« L’idée selon laquelle l’UE ne peut plus avancer sans changement de traité est fausse »

Elmar Brok [EPP Group/Flickr]

La règle de l’unanimité en vigueur dans de nombreux domaines politiques, comme la fiscalité, peut évoluer dans le cadre du traité de Lisbonne, selon Elmar Brok. Cette clause pourrait permettre à l’UE d’avancer sans changement de traité. , Une interview d’EURACTIV Allemagne.

L’eurodéputé allemand Elmar Brok est président de la commission Affaires étrangères et membre de la commission affaires constitutionnelles.

Votre rapport sur l’amélioration du fonctionnement de l’UE dans le cadre du traité de Lisbonne est en cours d’examen à la commission Affaires constitutionnelles du Parlement européen. Vos propositions sont-elles une première étape vers une réforme plus large ?

Nous travaillons actuellement sur un autre rapport, dirigé par Guy Verhofstadt, concernant les modifications de traité. Nous voulions avant tout montrer que nous avons besoin de solutions rapides et qu’il y a encore beaucoup de marge de manœuvre en ce qui concerne le traité de Lisbonne.

C’est pour cela que nous avons rassemblé un grand nombre d’exemples des possibilités qu’offre le traité actuel : vote à la majorité, nouvelle politique étrangère et de sécurité, sièges des institutions européennes, et possibilité de voir le vice-président de la Commission occuper également le poste de président de l’Eurogroupe.

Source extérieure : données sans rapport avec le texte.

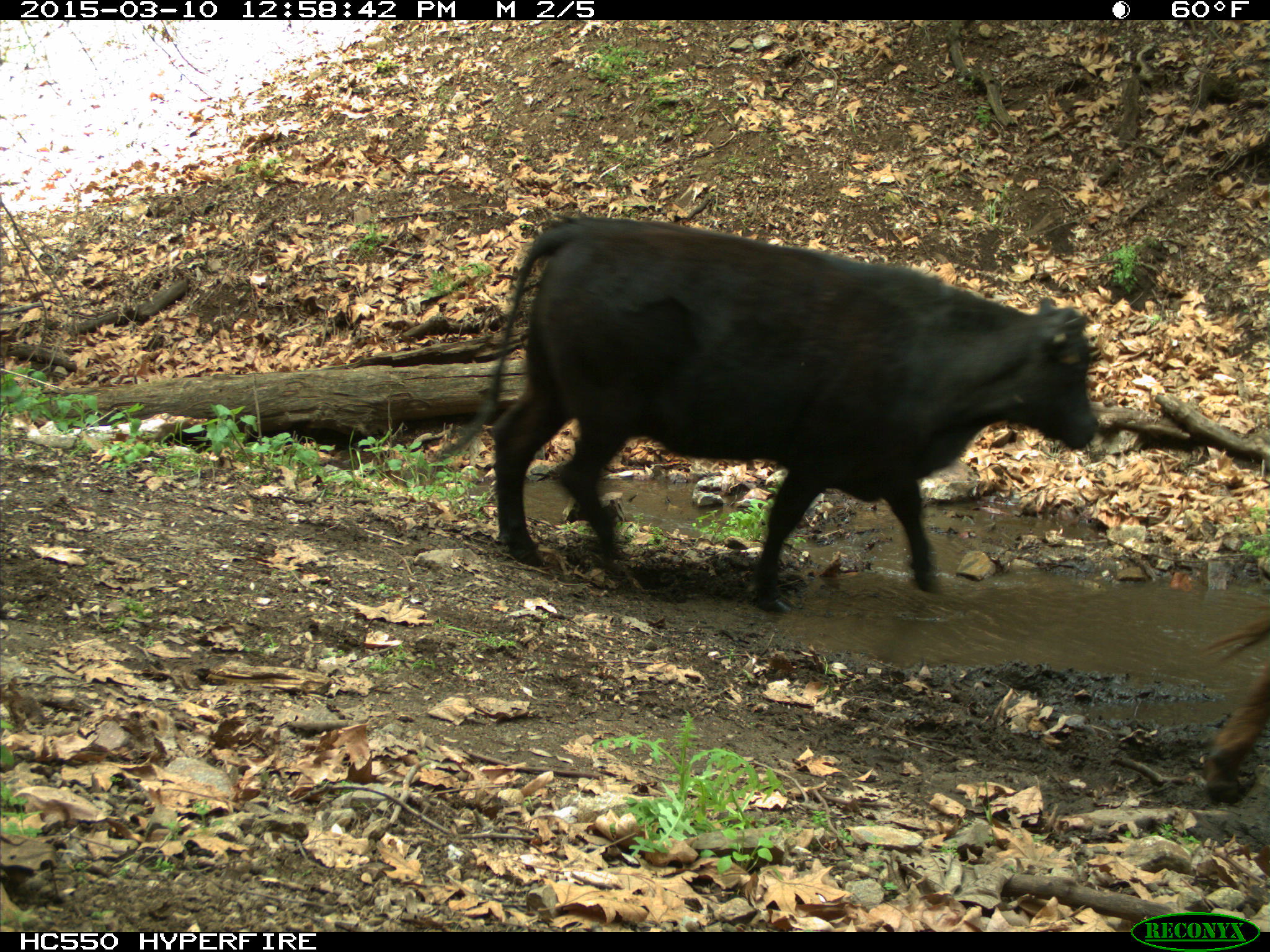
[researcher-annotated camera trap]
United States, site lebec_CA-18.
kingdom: Animalia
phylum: Chordata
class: Mammalia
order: Artiodactyla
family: Bovidae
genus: Bos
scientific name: Bos taurus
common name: domestic cow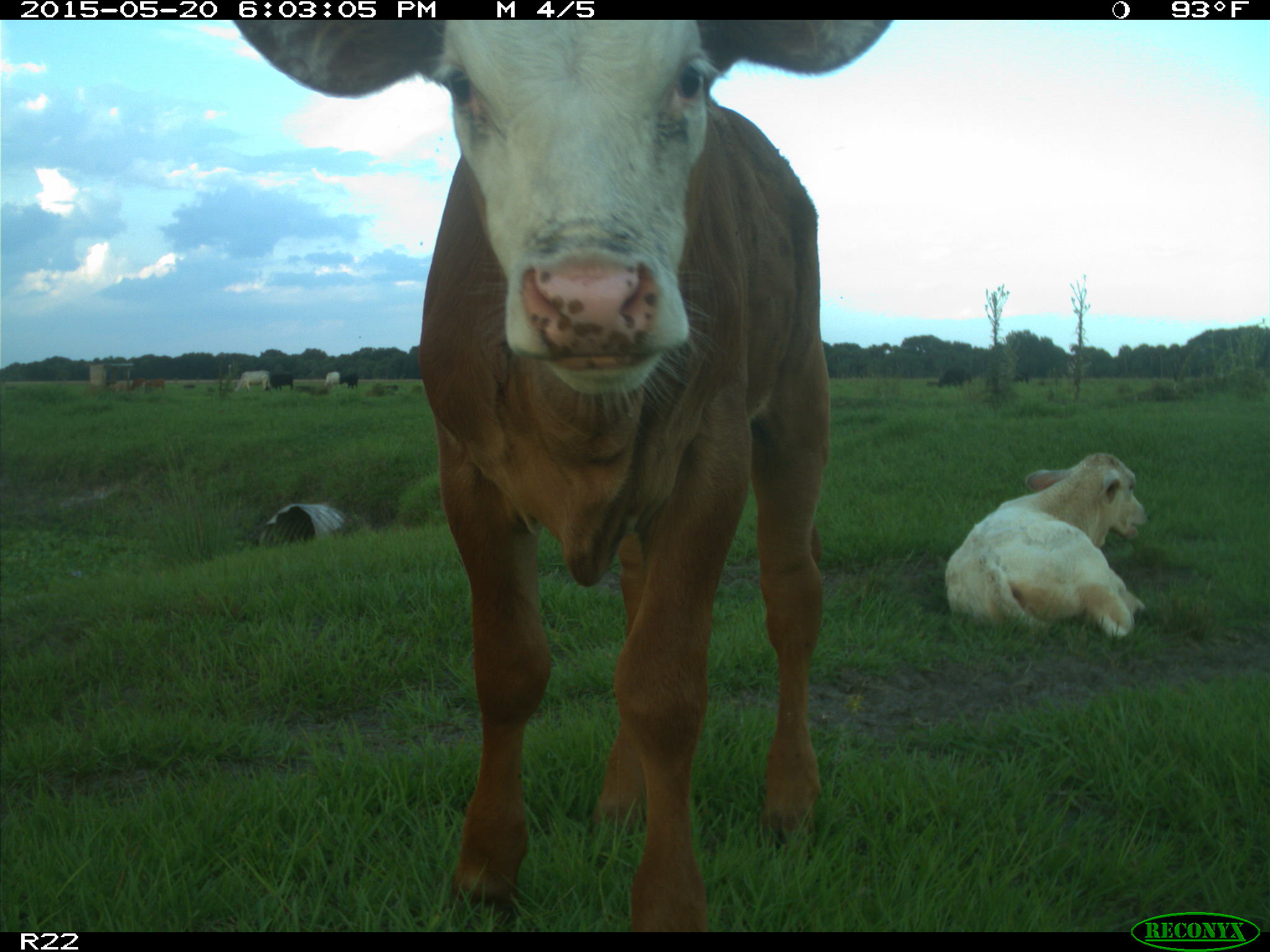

Plusieurs propositions de votre rapport appellent à l’activation de la clause passerelle afin de passer de l’unanimité à la majorité qualifiée. Les gouvernements nationaux seront- ils d’accord avec cette proposition ?

Les gouvernements nationaux répètent à l’envi que rien ne peut être fait, car le traité ne peut pas être modifié. Nous avons tout mis en œuvre pour que la majorité qualifiée soit désormais utilisée via l’activation d’une clause passerelle, incluse dans le traité.

À titre d’exemple, depuis l’affaire des Luxleaks, nous avons beaucoup débattu de certaines réformes fiscales visant à éviter qu’un tel scandale ne se reproduise à l’avenir.

Ces ajustements ne sont possibles qu’à l’unanimité, ce qui n’arrivera pas. Toutefois, si les décisions à la majorité qualifiée étaient possibles dans certains domaines politiques, nous pourrions parvenir à un consensus.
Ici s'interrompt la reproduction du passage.